"As children many of us are taught that being good means being obedient: doing what we're told by parents, teachers and authority figures. But that conditioning can make it incredibly difficult to speak up when we know something is wrong, whether that means correcting a mishandled coffee order or standing up against injustice. How can we learn to overcome these instincts when it really counts?"
"Ah, so this probably started way back in my childhood because as a child I was really known for being an obedient daughter and student. And I remember asking my dad when I was quite young, What does my name mean? And he told me that Sunita means good in Sanskrit, and I mainly lived up to that: I was obedient at home. I was agreeable at school. I did all of my homework. I went to school on time."
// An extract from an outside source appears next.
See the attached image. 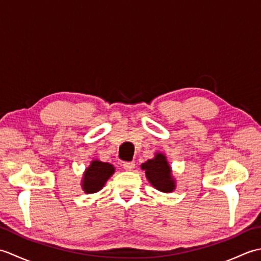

"I even got my hair cut the way my parents wanted me to. And these were the messages that I received not just from parents but from teachers and the community: to be good. And what does that really mean? It means to do as you're told, to obey, to be obedient, to be compliant. And I really internalized a lot of those messages, and I think they're often messages that we give to children."
Children are commonly taught that being good equals obedience, which promotes compliance with parents, teachers, and other authority figures. That early conditioning makes it difficult to speak up when something is wrong, from correcting small mistakes to confronting systemic injustice. Obedience training encourages agreement, punctuality, and adherence to expectations, often at the cost of asserting personal judgments. Internalized messages about being good can suppress dissent and hinder corrective action. Developing an ability to say no and to be strategically defiant can empower individuals to challenge wrongdoing and improve outcomes in situations that require intervention.